País Región

La ARRU informó que se concretaron algunos pagos y aspiran a una ley de servidumbre consensuada

La tarea de la Asociación de Ribereños del Río Uruguay (ARRU) no cesa. Desde siempre vienen planteando la necesidad de algo fundamental: que el Estado cumpla con los derechos que a los ribereños les corresponden. Pero lo años pasan y la historia no llega a escribir su última página.

Recientemente, algunos ribereños cobraron daños que inundaciones provocaron en sus propiedades. Fueron pocos, pero en ese número hubo un caso para destacar porque la deuda estaba pendiente desde 2002. Restan algunos casos históricos, otros de la inundación de 2009 y varias de años recientes. Hay que tener en cuenta además que, en principio, había que sufrir una inundación importante cada década. Últimamente las inundaciones se repiten año a año.

Desde que se inauguró la represa de Salto Grande, la lucha de los ribereños no se detiene. En todo este tiempo fueron más las promesas de los funcionarios que lo logros de los ribereños. En tanto, los ribereños de la costa uruguaya hace tiempo tienen solucionado el problema. Una ley de servidumbre sancionada puso fin a los litigios. Eso no sucedió en el lado argentino.

El presidente de la ARRU, Bautista Dal Molín, y el letrado de la institución, Dr. Héctor Pedro Veller, en charla con CHAJARI AL DIA informaron sobre los pagos que se concretaron en esta semana, pero al mismo tiempo recordaron que una solución de fondo no es algo cercano.

“Hay todavía pendientes algunas carpetas que vienen desde el inicio mismo de la represa, a los que nosotros decimos que son del año 2002 porque esa es la fecha que comenzaron a pagarse resarcimientos. Restan además que se abonen algunos daños de la inundación del año 2009, pero además quedan pendientes el resto de las inundaciones de 2012, 2013, 2014, 2015, 2016 y 2017” dijo Veller y agregó que “se modificó el régimen de crecidas y cada año hay problemas. Además, seguimos con muchas demoras en los cobros por daños, por lo que podemos decir que no hay soluciones de fondo en el tema”.

Por su parte, Dal Molín se refirió a la posibilidad de contar con una ley de servidumbre. Dijo el dirigente que hay algunas diferencias entre los ribereños de la provincia de Corrientes y los de Entre Ríos. “Hay muchas propiedades medidas por el personal de Tasaciones de la Nación, pero cuando tomen una resolución pretendemos se nos consulte. Por otra parte se nos dijo que se haría una evaluación de la cuatro franjas determinadas en nuestra zona. Esto no sucede en Uruguay porque allá hay una sola zona delimitada y el pago a los ribereños ya se concretó. Aquí pasa el tiempo pero no hay acuerdos y no se terminan los pagos”, dijo.

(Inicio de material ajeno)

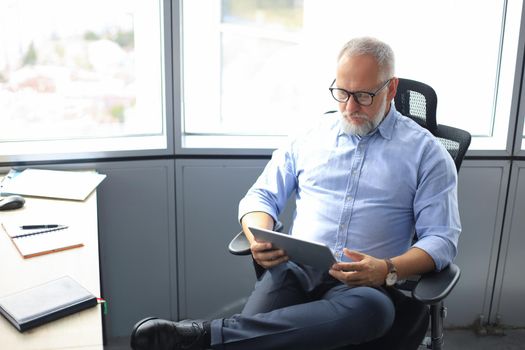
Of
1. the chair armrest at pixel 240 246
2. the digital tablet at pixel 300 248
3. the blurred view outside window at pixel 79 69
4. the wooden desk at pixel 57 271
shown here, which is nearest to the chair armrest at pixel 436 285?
the digital tablet at pixel 300 248

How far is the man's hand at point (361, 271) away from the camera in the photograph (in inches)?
56.9

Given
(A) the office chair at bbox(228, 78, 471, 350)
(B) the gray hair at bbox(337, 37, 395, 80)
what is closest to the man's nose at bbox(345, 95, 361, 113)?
(B) the gray hair at bbox(337, 37, 395, 80)

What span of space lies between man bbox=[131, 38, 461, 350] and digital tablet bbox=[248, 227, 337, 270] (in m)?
0.04

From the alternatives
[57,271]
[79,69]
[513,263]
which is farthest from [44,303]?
[513,263]

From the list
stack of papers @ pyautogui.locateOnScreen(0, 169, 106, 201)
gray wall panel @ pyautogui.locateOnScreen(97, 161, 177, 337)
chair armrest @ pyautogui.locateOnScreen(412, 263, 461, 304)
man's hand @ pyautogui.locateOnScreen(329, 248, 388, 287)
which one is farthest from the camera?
gray wall panel @ pyautogui.locateOnScreen(97, 161, 177, 337)

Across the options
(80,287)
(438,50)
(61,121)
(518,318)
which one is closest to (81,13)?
(61,121)

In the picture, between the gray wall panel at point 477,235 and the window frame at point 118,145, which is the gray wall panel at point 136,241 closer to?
the window frame at point 118,145

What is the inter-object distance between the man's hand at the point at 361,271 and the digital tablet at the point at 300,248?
1.4 inches

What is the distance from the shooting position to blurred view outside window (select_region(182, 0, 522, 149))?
2.39 meters

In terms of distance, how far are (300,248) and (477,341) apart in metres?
1.49

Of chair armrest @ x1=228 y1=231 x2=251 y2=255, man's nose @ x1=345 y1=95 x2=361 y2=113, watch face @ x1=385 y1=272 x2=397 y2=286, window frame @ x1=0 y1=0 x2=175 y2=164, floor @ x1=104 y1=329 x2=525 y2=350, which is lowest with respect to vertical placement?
floor @ x1=104 y1=329 x2=525 y2=350

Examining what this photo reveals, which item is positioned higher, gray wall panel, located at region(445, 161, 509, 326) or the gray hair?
the gray hair

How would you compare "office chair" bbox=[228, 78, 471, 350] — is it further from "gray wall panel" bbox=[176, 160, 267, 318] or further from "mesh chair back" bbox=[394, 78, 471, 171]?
"gray wall panel" bbox=[176, 160, 267, 318]

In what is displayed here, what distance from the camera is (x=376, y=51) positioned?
5.25ft
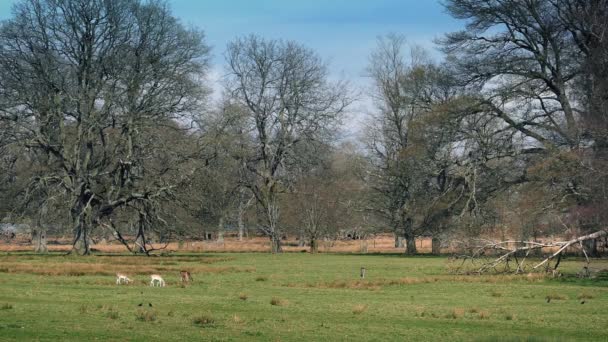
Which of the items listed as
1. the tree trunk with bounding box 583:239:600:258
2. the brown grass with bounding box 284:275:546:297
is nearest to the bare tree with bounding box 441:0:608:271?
the tree trunk with bounding box 583:239:600:258

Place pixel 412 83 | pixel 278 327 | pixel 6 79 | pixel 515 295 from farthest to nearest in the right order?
1. pixel 412 83
2. pixel 6 79
3. pixel 515 295
4. pixel 278 327

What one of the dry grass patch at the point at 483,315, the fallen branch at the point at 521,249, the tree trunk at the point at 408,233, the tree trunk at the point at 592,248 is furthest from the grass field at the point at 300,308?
the tree trunk at the point at 408,233

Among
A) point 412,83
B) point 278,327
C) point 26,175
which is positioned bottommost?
point 278,327

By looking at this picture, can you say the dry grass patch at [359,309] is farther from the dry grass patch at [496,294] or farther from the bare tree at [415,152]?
the bare tree at [415,152]

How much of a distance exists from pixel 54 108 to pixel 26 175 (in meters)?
5.99

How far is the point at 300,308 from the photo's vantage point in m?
20.4

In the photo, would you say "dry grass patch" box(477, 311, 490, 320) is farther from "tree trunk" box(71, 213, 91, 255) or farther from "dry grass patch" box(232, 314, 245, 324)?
"tree trunk" box(71, 213, 91, 255)

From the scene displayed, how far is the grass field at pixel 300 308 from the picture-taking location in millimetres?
15398

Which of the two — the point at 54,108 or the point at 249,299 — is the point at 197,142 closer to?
the point at 54,108

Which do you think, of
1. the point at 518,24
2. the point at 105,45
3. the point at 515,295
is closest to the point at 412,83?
the point at 518,24

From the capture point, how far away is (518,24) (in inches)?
2093

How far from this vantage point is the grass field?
15.4 m

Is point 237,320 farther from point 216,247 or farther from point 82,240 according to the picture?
point 216,247

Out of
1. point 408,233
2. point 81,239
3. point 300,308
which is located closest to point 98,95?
point 81,239
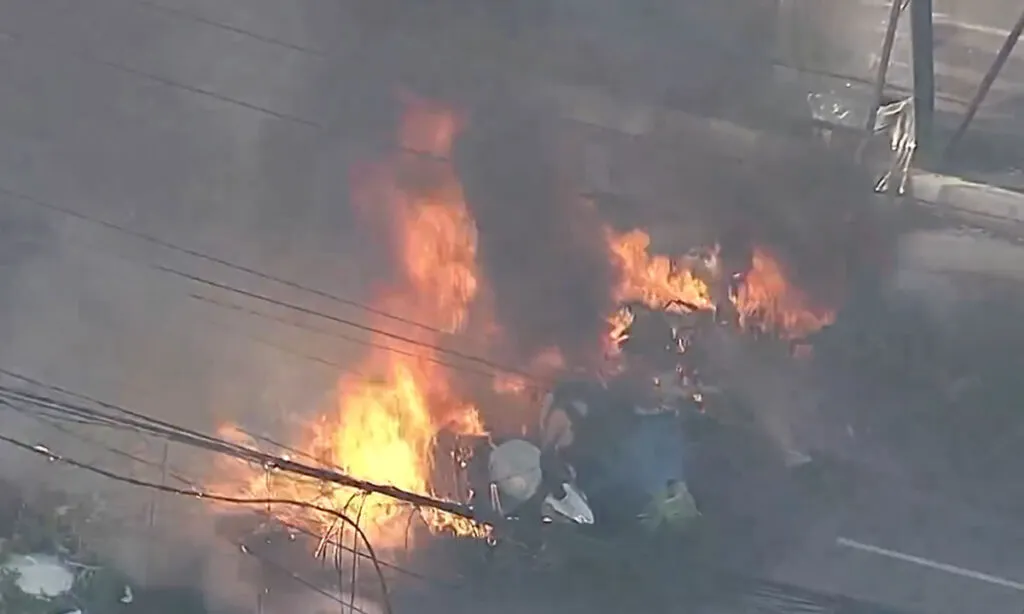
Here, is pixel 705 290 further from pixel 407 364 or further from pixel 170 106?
pixel 170 106

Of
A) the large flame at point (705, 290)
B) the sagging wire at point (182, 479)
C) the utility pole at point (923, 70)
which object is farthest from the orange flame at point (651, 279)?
the sagging wire at point (182, 479)

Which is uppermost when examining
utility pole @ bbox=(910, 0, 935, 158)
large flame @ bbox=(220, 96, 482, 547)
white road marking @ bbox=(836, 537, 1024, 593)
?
utility pole @ bbox=(910, 0, 935, 158)

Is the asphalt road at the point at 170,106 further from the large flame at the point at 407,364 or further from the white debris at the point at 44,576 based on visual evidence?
the white debris at the point at 44,576

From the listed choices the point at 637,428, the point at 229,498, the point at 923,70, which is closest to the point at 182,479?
the point at 229,498

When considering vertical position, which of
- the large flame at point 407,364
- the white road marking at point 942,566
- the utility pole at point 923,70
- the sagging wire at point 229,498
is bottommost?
the white road marking at point 942,566

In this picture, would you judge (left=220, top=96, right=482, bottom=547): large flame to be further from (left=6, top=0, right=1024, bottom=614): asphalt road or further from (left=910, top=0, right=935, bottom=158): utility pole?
(left=910, top=0, right=935, bottom=158): utility pole

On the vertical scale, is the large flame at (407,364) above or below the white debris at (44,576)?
above

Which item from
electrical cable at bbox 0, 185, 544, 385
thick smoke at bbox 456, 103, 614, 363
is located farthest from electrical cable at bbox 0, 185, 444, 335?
thick smoke at bbox 456, 103, 614, 363
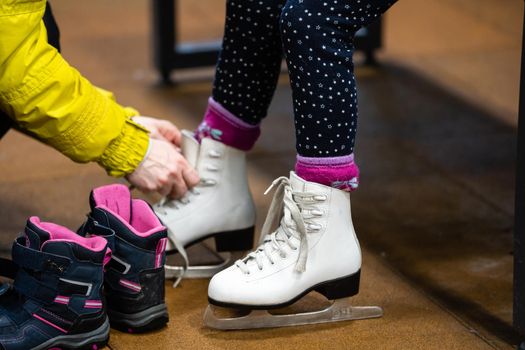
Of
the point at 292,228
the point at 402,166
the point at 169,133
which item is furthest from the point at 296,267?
the point at 402,166

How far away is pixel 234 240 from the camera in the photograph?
161 cm

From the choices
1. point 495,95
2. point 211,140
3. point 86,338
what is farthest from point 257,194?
point 495,95

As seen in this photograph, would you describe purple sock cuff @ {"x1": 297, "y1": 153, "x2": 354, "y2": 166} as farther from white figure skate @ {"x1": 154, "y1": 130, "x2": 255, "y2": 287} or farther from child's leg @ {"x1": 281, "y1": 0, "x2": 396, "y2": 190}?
white figure skate @ {"x1": 154, "y1": 130, "x2": 255, "y2": 287}

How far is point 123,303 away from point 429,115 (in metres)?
1.20

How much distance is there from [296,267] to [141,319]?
0.76 ft

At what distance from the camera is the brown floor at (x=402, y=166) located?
1.46 meters

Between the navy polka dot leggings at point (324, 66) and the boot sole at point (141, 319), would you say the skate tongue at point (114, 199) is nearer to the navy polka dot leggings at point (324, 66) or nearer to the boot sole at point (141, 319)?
the boot sole at point (141, 319)

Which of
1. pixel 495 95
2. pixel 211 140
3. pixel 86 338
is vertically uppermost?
pixel 211 140

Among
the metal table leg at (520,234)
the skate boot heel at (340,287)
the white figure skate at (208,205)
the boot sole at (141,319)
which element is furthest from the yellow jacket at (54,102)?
the metal table leg at (520,234)

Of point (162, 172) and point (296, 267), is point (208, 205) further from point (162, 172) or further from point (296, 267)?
point (296, 267)

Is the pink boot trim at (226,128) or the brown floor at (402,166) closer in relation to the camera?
the brown floor at (402,166)

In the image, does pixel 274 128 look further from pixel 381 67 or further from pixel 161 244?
pixel 161 244

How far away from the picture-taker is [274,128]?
2.31m

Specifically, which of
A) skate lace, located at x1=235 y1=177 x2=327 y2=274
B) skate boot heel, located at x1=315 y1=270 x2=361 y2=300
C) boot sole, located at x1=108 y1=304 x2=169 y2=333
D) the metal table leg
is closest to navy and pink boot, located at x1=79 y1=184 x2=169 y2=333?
boot sole, located at x1=108 y1=304 x2=169 y2=333
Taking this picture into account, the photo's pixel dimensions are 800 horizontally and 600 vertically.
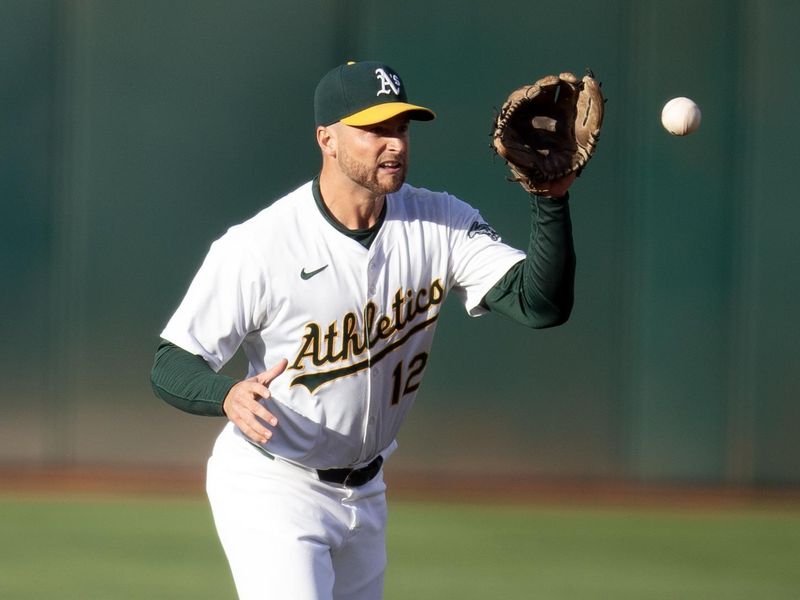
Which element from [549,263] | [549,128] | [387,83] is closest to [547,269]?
[549,263]

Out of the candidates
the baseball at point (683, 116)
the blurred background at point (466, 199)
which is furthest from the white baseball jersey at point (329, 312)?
the blurred background at point (466, 199)

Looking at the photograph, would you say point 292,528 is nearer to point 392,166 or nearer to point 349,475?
point 349,475

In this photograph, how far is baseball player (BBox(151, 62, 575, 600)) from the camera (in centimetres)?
408

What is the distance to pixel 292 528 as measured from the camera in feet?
13.4

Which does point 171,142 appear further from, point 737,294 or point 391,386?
point 391,386

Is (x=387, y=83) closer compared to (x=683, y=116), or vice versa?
(x=387, y=83)

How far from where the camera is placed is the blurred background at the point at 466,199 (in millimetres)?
8195

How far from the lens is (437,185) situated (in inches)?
326

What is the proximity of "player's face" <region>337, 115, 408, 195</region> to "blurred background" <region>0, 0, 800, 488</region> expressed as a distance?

Destacó que ante la chance de una ley de servidumbre la misma “tendría que ser consultada y acordada” entre las partes involucradas, recordando que exi    ste un decreto Presidencial del año 2005 que no satisfizo a los ribereños y, además, no fueron consultados en absoluto en aquella oportunidad. “En la zona de Monte Caseros hay mayoría para aceptar la servidumbre. En Entre Ríos la situación es distinta” dijo Dal Molín y agregó que “esperamos que haya un acuerdo entre todos y también con la Nación, porque cuando en 2005 se firmó aquél decreto, había un acuerdo que se logró en una reunión en Santa Ana, pero no fue tenido en cuenta al momento de la firma”.

Otro tema para tener en cuanta es la cota del lago. Los ribereños se oponen a que se autorice que el lago trabaje a cota 36. Hoy lo hace a cota 35,5. Pero en Uruguay se aprobó la cota 36, de manera que es muy posible que esta cota sea también una realidad en Argentina, porque la represa es binacional. Será, por tanto, otro tema para el diálogo.

Tanto Veller como Dal Molín consideraron que sería muy importante que todas las partes afectadas se reúnan y dialoguen con todos los puntos sobre la mesa, sin ocultamientos, y a partir de allí comenzar a trabajar para lograr un acuerdo de consenso.

Sería importante lograr esto. El motivo es sencillo: los ribereños tienen derechos que la Nación demora demasiado en cumplimentar.